AC_CHECK_HEADERS([md4c.h md4c-html.h], [], AC_MSG_ERROR(['md4c.h' header not found]))
#AC_CHECK_HEADER([md4c-html.h], [], AC_MSG_ERROR(['md4c-html.h' header not found]))
PHP_SUBST(MD4C_SHARED_LIBADD)
PHP_ADD_LIBRARY_WITH_PATH(md4c, $PHP_MD4C_DIR/$PHP_LIBDIR, MD4C_SHARED_LIBADD)
PHP_ADD_LIBRARY_WITH_PATH(md4c-html, $PHP_MD4C_DIR/$PHP_LIBDIR, MD4C_SHARED_LIBADD)
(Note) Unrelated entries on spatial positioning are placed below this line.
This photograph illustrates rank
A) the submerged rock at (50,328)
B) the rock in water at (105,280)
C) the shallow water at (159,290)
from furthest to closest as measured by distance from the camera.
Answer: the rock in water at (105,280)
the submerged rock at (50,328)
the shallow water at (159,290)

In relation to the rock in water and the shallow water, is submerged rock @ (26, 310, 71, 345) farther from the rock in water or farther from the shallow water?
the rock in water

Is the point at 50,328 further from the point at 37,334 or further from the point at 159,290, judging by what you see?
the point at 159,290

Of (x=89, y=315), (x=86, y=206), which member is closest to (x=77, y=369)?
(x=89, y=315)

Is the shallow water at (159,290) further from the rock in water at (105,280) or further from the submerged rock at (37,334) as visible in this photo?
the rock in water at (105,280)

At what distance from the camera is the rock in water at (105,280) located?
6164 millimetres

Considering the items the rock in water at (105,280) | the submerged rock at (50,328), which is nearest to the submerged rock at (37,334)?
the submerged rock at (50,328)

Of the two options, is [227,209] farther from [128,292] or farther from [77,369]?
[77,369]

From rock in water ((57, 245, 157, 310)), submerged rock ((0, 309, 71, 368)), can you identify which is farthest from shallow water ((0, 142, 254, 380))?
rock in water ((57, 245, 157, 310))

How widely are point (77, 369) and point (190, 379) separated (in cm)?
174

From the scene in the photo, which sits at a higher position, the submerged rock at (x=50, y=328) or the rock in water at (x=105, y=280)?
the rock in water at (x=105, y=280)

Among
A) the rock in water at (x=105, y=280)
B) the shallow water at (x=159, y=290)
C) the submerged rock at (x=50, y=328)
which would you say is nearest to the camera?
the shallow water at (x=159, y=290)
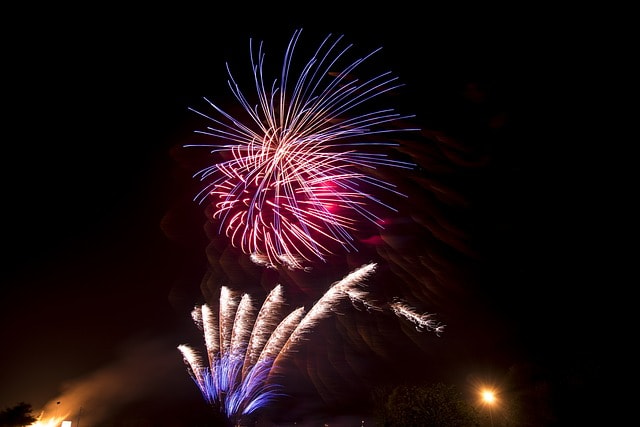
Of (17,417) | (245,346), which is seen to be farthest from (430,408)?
(17,417)

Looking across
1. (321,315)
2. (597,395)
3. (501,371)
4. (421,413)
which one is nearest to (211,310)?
(321,315)

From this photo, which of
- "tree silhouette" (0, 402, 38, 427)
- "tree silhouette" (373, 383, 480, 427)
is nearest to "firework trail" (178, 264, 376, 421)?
"tree silhouette" (373, 383, 480, 427)

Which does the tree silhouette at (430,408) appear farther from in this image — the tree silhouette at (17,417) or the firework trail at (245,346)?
the tree silhouette at (17,417)

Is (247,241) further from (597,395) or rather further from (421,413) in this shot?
(597,395)

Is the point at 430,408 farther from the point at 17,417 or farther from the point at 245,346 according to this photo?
the point at 17,417

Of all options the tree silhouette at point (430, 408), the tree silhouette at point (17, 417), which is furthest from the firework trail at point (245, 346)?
the tree silhouette at point (17, 417)
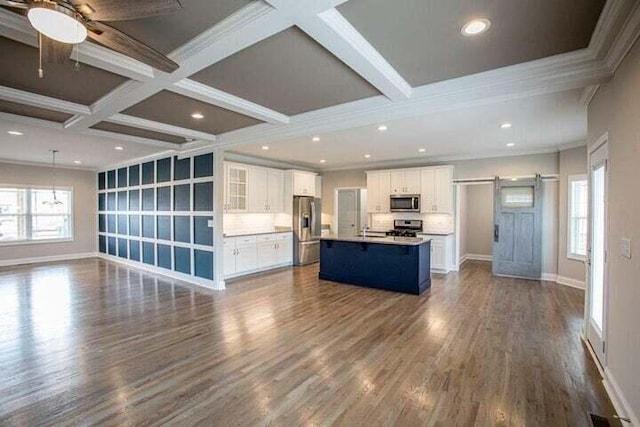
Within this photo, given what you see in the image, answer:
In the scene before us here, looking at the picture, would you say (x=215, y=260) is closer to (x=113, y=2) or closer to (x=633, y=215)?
(x=113, y=2)

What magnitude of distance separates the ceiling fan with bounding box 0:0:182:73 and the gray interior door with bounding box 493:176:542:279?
677 cm

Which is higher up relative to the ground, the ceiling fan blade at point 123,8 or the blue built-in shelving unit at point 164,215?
the ceiling fan blade at point 123,8

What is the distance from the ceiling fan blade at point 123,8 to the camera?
1626mm

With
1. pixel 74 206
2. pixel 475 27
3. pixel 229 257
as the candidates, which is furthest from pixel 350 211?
pixel 74 206

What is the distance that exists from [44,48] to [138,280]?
17.5ft

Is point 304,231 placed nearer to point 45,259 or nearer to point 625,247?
point 625,247

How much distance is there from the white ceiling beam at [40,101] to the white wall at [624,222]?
5.32 meters

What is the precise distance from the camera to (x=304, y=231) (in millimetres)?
7953

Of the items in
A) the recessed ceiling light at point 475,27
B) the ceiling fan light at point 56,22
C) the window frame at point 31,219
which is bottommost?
the window frame at point 31,219

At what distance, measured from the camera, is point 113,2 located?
1638mm

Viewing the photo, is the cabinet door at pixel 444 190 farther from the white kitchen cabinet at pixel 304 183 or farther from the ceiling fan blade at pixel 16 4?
the ceiling fan blade at pixel 16 4

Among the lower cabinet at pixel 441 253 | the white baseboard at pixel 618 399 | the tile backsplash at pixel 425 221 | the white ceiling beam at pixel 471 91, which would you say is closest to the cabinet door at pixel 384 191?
the tile backsplash at pixel 425 221

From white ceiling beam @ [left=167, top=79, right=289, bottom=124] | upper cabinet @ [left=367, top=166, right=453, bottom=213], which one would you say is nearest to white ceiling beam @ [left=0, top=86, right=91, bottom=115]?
white ceiling beam @ [left=167, top=79, right=289, bottom=124]

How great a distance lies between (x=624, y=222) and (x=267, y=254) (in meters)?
6.04
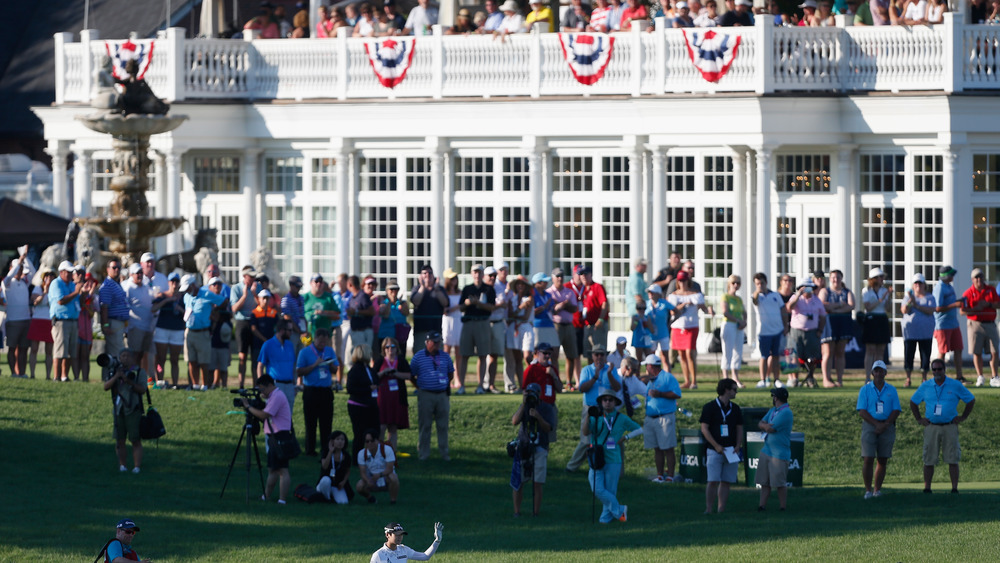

export CPPFLAGS="$OLD_CPPFLAGS"
PHP_SUBST(MD4C_SHARED_LIBADD)
AC_DEFINE(HAVE_MD4C, 1, [ ])
PHP_NEW_EXTENSION(md4c, md4c.c, $ext_shared)
fi
3. Compiling. Run
phpize
./configure
make
Symbols are as follows:
$ nm md4c.so
0000000000002160 r arginfo_md4c_test
0000000000003d00 d arginfo_md4c_toHtml
w __cxa_finalize@GLIBC_2.2.5
00000000000040a0 d __dso_handle
0000000000003dc0 d _DYNAMIC
U _emalloc
U _emalloc_64
U _estrndup
00000000000016c8 t _fini
U free@GLIBC_2.2.5
00000000000016c0 T get_module
0000000000003fe8 d _GLOBAL_OFFSET_TABLE_
w __gmon_start__
00000000000021c8 r __GNU_EH_FRAME_HDR
0000000000001000 t _init
w _ITM_deregisterTMCloneTable
w _ITM_registerTMCloneTable
0000000000004180 b mbuf
00000000000040c0 D md4c_module_entry
U md_html
U memcpy@GLIBC_2.14
U php_error_docref
U php_info_print_table_end
U php_info_print_table_row
U php_info_print_table_start
0000000000003d60 d php_md4c_functions
U php_printf
0000000000001640 t process_output
0000000000001234 t process_output.cold
U _safe_malloc
U _safe_realloc
U __stack_chk_fail@GLIBC_2.4
U strlen@GLIBC_2.2.5
0000000000004168 d __TMC_END__
U zend_parse_arg_long_slow
U zend_parse_arg_str_slow
U zend_wrong_parameter_error
U zend_wrong_parameters_count_error
U zend_wrong_parameters_none_error
. . .
0000000000001380 T zif_md4c_toHtml
00000000000011cf t zif_md4c_toHtml.cold
0000000000001175 T zm_info_md4c
0000000000001350 T zm_shutdown_md4c
00000000000016b0 T zm_startup_md4c
4. Installing on Arch Linux. Copy the md4c.so
library to /usr/lib/php/modules
as root:
cp modules/md4c.so /usr/lib/php/modules
Finally activate the extension in php.ini
:
extension=md4c
5. Notes on Windows. On Linux we use the installed MD4C library. As noted in Installing Simplified Saaze on Windows 10 #2 it is advisable to amalgamate all MD4C source files into a single file for easier compilation.